TASK INSTRUCTIONS »
1) In the page excerpt on Cuban firing squads, how many firing squad blasts did Roberto Martin Perez say were counted from the cells in one week during 1964?
2) Please rewrite the stretch of the page excerpt on Cuban firing squads from "But the Castros" through "cash-hungry mass-murdering regime.", putting "fluid" wherever "blood" appears.
3) Extend the page excerpt on Cuban firing squads, picking up right after its final sentence.

PAGE EXCERPT »
──────

But the Castros and Che Guevara also walked the walk regarding their solidarity with North Vietnam in another manner: “In one week during 1964 we counted 400 firing squad blasts from our cells," recalled former Cuban political prisoner and freedom-fighter Roberto Martin Perez to this writer. Given the rate of firing-squad executions in Cuba in the early years of the Cuban Revolution, thousands of gallons of valuable blood were gushing from the bodies of young men and boys, soaking uselessly into the mud or washing into gutters. What a waste, reasoned Cuba’s new rulers.

Heaven knows that Cuba, then as now, had a crying need for some foreign exchange. And here was an ocean of fresh, plasma-rich blood freed from its confines by bullets and spilling in torrents daily. Let’s collect it and sell it, reasoned the cash-hungry mass-murdering regime.

On April 7, 1967 The Organization of American States Human Rights Commission issued a detailed report on an overlooked facet of “President” Castro's much-lauded “health-care:”

──────

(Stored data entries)

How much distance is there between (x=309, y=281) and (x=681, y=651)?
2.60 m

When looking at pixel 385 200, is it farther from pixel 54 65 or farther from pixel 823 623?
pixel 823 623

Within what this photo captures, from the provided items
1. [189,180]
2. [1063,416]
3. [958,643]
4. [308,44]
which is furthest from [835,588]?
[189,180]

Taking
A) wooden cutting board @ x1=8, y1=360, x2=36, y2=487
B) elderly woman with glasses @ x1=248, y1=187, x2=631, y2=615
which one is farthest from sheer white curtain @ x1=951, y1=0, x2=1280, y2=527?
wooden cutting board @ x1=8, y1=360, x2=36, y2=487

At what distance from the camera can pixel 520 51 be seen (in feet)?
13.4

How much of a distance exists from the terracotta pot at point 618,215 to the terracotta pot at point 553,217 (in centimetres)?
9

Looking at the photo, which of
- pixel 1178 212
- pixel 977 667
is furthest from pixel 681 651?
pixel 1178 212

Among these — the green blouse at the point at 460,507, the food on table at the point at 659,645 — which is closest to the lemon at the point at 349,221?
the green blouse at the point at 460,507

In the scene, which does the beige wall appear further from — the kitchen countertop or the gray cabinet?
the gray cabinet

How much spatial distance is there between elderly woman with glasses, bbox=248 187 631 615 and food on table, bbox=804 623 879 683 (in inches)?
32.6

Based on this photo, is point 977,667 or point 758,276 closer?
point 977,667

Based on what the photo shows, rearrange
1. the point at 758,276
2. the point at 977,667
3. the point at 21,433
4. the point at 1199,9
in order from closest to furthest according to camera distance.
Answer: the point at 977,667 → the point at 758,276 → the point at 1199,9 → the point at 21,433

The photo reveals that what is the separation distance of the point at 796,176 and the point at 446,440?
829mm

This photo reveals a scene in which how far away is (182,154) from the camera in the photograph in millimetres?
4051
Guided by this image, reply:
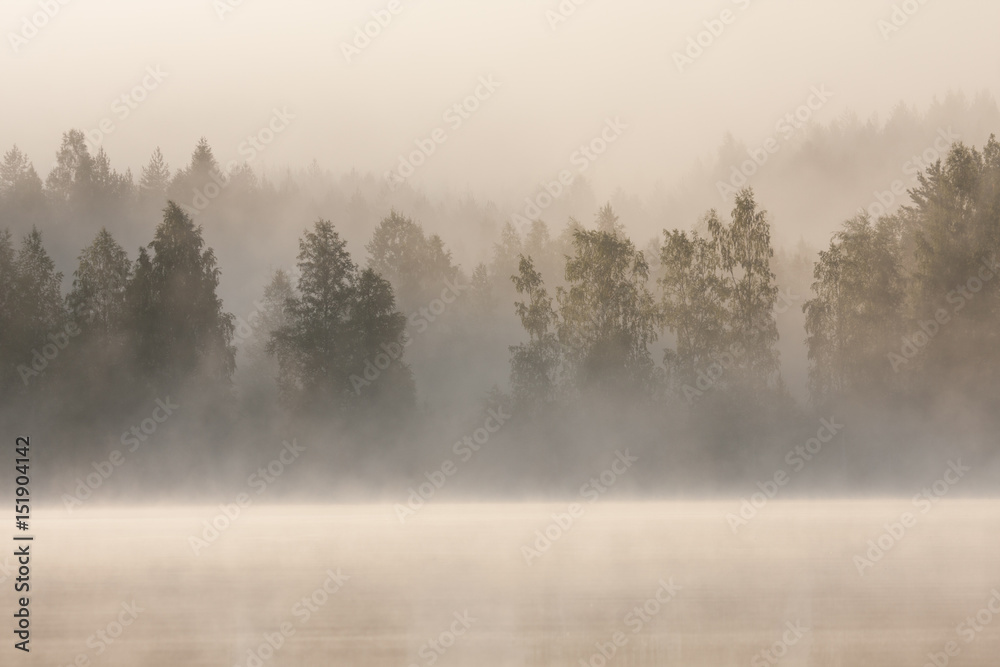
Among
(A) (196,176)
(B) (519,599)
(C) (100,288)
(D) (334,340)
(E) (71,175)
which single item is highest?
(E) (71,175)

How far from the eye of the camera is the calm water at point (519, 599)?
42.7 ft

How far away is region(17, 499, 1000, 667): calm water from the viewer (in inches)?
512

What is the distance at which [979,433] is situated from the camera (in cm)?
6278

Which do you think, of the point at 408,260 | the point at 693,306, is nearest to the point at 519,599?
the point at 693,306

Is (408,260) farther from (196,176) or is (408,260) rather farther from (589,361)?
(196,176)

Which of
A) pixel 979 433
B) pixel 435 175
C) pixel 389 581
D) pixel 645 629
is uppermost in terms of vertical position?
pixel 435 175

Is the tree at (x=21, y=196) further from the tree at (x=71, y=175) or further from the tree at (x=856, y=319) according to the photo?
the tree at (x=856, y=319)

──────

RESPONSES BY TASK »
1) 400

2)
But the Castros and Che Guevara also walked the walk regarding their solidarity with North Vietnam in another manner: “In one week during 1964 we counted 400 firing squad blasts from our cells," recalled former Cuban political prisoner and freedom-fighter Roberto Martin Perez to this writer. Given the rate of firing-squad executions in Cuba in the early years of the Cuban Revolution, thousands of gallons of valuable fluid were gushing from the bodies of young men and boys, soaking uselessly into the mud or washing into gutters. What a waste, reasoned Cuba’s new rulers.

Heaven knows that Cuba, then as now, had a crying need for some foreign exchange. And here was an ocean of fresh, plasma-rich fluid freed from its confines by bullets and spilling in torrents daily. Let’s collect it and sell it, reasoned the cash-hungry mass-murdering regime.

3)
"On May 27, 1966 from six in the morning to nightfall political prisoners were executed continuously by firing squad in Havana's La Cabana prison, one hundred and sixty-six men were executed that day and each had 5 pints of blood extracted prior to being shot."

"Extracting this amount of blood often produces cerebral anemia and unconsciousness so that many had to be carried to the execution wall on stretchers," the report continued. "The corpses were then transported by truck to a mass grave in a cemetery outside the city of Marianao. On that day, the truck required seven trips to deliver all the corpses. On 13th street in Havana's Vedado district, Soviet medical personnel have established a blood bank where this blood is transported and stored. This blood is sold at fifty U.S. dollars per pint to the Republic of North Viet Nam."